**TASK DETAILS**
Put each line of the records below into a numbered list, skipping any blank lines.

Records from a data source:
************
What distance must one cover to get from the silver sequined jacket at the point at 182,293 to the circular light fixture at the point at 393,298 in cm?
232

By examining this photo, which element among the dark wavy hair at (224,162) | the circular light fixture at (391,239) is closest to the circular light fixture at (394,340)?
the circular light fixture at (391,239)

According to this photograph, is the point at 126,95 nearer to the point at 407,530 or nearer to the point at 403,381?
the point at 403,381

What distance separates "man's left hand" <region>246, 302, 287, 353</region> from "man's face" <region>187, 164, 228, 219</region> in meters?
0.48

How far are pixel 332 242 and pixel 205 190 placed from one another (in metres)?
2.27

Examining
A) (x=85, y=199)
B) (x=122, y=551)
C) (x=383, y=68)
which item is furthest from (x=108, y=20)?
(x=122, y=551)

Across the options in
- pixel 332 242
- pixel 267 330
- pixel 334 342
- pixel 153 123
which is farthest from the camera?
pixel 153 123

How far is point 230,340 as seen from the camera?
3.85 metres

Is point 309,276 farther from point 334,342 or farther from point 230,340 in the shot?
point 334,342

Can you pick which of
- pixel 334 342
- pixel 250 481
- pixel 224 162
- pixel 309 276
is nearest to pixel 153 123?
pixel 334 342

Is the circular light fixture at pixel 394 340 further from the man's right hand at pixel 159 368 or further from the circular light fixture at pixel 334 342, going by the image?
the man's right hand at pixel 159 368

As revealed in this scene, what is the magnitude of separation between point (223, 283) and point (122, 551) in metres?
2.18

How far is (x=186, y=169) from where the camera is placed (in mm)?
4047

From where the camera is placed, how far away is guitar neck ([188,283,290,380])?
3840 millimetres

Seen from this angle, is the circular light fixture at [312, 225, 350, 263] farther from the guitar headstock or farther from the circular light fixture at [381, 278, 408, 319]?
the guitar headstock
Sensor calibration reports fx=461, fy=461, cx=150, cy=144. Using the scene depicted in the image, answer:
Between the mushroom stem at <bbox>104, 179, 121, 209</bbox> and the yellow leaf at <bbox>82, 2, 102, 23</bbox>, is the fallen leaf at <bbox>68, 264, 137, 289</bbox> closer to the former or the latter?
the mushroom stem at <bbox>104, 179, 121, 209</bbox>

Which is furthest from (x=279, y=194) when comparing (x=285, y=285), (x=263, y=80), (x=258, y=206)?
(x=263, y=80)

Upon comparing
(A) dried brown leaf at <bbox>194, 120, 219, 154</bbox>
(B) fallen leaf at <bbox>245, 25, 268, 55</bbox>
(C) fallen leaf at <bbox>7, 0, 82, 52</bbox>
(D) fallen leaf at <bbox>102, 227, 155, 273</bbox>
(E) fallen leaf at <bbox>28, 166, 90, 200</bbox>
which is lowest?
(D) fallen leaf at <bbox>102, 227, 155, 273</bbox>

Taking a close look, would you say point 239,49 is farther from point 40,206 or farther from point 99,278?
************
**WRITTEN SOLUTION**
1. What distance must one cover to get from the silver sequined jacket at the point at 182,293 to the circular light fixture at the point at 393,298 in cm?
2. 232
3. By examining this photo, which element among the dark wavy hair at (224,162) | the circular light fixture at (391,239) is closest to the circular light fixture at (394,340)?
4. the circular light fixture at (391,239)
5. According to this photograph, is the point at 126,95 nearer to the point at 407,530 or nearer to the point at 403,381?
6. the point at 403,381
7. What distance separates "man's left hand" <region>246, 302, 287, 353</region> from "man's face" <region>187, 164, 228, 219</region> in meters?
8. 0.48
9. How far are pixel 332 242 and pixel 205 190 placed from one another (in metres)?
10. 2.27
11. Examining
12. A) (x=85, y=199)
13. B) (x=122, y=551)
14. C) (x=383, y=68)
15. which item is furthest from (x=108, y=20)?
16. (x=122, y=551)
17. Across the options in
18. - pixel 332 242
19. - pixel 267 330
20. - pixel 334 342
21. - pixel 153 123
22. which is farthest from the camera?
23. pixel 153 123
24. How far is point 230,340 as seen from the camera?
25. 3.85 metres
26. Is point 309,276 farther from point 334,342 or farther from point 230,340 in the shot?
27. point 334,342
28. Can you pick which of
29. - pixel 334 342
30. - pixel 250 481
31. - pixel 224 162
32. - pixel 309 276
33. is nearest to pixel 153 123?
34. pixel 334 342
35. Is the circular light fixture at pixel 394 340 further from the man's right hand at pixel 159 368 or further from the circular light fixture at pixel 334 342, going by the image?
36. the man's right hand at pixel 159 368
37. As revealed in this scene, what is the magnitude of separation between point (223, 283) and point (122, 551) in metres?
38. 2.18
39. How far is (x=186, y=169) from where the camera is placed (in mm)?
40. 4047
41. From where the camera is placed, how far away is guitar neck ([188,283,290,380])?
42. 3840 millimetres
43. Seen from this angle, is the circular light fixture at [312, 225, 350, 263] farther from the guitar headstock or farther from the circular light fixture at [381, 278, 408, 319]?
44. the guitar headstock
45. Sensor calibration reports fx=461, fy=461, cx=150, cy=144. Using the scene depicted in the image, answer:
46. Between the mushroom stem at <bbox>104, 179, 121, 209</bbox> and the yellow leaf at <bbox>82, 2, 102, 23</bbox>, is the fallen leaf at <bbox>68, 264, 137, 289</bbox> closer to the former or the latter?
47. the mushroom stem at <bbox>104, 179, 121, 209</bbox>
48. Which is furthest from (x=279, y=194) when comparing (x=285, y=285), (x=263, y=80), (x=258, y=206)?
49. (x=263, y=80)
50. Upon comparing
51. (A) dried brown leaf at <bbox>194, 120, 219, 154</bbox>
52. (B) fallen leaf at <bbox>245, 25, 268, 55</bbox>
53. (C) fallen leaf at <bbox>7, 0, 82, 52</bbox>
54. (D) fallen leaf at <bbox>102, 227, 155, 273</bbox>
55. (E) fallen leaf at <bbox>28, 166, 90, 200</bbox>
56. which is lowest?
57. (D) fallen leaf at <bbox>102, 227, 155, 273</bbox>
58. Taking a close look, would you say point 239,49 is farther from point 40,206 or farther from point 99,278?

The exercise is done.